### EXCERPTED DATA
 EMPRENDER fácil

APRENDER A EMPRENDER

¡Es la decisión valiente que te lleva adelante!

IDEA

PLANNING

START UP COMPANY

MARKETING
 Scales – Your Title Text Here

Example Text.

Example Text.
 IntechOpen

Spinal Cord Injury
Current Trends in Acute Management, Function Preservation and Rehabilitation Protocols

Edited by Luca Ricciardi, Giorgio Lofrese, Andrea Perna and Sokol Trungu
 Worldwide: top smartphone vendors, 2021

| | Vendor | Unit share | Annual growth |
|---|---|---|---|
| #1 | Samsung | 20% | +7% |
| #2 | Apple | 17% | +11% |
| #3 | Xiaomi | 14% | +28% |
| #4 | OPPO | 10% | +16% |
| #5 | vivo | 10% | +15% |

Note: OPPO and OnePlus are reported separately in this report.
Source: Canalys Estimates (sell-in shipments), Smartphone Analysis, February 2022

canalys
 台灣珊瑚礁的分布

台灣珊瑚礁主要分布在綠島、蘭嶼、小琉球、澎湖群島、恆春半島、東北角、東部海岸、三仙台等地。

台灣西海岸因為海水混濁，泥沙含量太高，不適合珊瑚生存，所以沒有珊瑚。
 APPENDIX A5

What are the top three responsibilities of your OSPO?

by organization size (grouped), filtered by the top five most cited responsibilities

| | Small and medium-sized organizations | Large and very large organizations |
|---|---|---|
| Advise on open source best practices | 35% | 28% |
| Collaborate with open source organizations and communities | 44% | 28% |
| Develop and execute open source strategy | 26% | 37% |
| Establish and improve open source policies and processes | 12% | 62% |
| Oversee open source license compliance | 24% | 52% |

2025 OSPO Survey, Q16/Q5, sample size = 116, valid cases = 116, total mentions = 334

### TASK PROMPT
The records above are to be duplicated exactly, every one of them.

### RESULT OF THE TASK
 EMPRENDER fácil

APRENDER A EMPRENDER

¡Es la decisión valiente que te lleva adelante!

IDEA

PLANNING

START UP COMPANY

MARKETING
 Scales – Your Title Text Here

Example Text.

Example Text.
 IntechOpen

Spinal Cord Injury
Current Trends in Acute Management, Function Preservation and Rehabilitation Protocols

Edited by Luca Ricciardi, Giorgio Lofrese, Andrea Perna and Sokol Trungu
 Worldwide: top smartphone vendors, 2021

| | Vendor | Unit share | Annual growth |
|---|---|---|---|
| #1 | Samsung | 20% | +7% |
| #2 | Apple | 17% | +11% |
| #3 | Xiaomi | 14% | +28% |
| #4 | OPPO | 10% | +16% |
| #5 | vivo | 10% | +15% |

Note: OPPO and OnePlus are reported separately in this report.
Source: Canalys Estimates (sell-in shipments), Smartphone Analysis, February 2022

canalys
 台灣珊瑚礁的分布

台灣珊瑚礁主要分布在綠島、蘭嶼、小琉球、澎湖群島、恆春半島、東北角、東部海岸、三仙台等地。

台灣西海岸因為海水混濁，泥沙含量太高，不適合珊瑚生存，所以沒有珊瑚。
 APPENDIX A5

What are the top three responsibilities of your OSPO?

by organization size (grouped), filtered by the top five most cited responsibilities

| | Small and medium-sized organizations | Large and very large organizations |
|---|---|---|
| Advise on open source best practices | 35% | 28% |
| Collaborate with open source organizations and communities | 44% | 28% |
| Develop and execute open source strategy | 26% | 37% |
| Establish and improve open source policies and processes | 12% | 62% |
| Oversee open source license compliance | 24% | 52% |

2025 OSPO Survey, Q16/Q5, sample size = 116, valid cases = 116, total mentions = 334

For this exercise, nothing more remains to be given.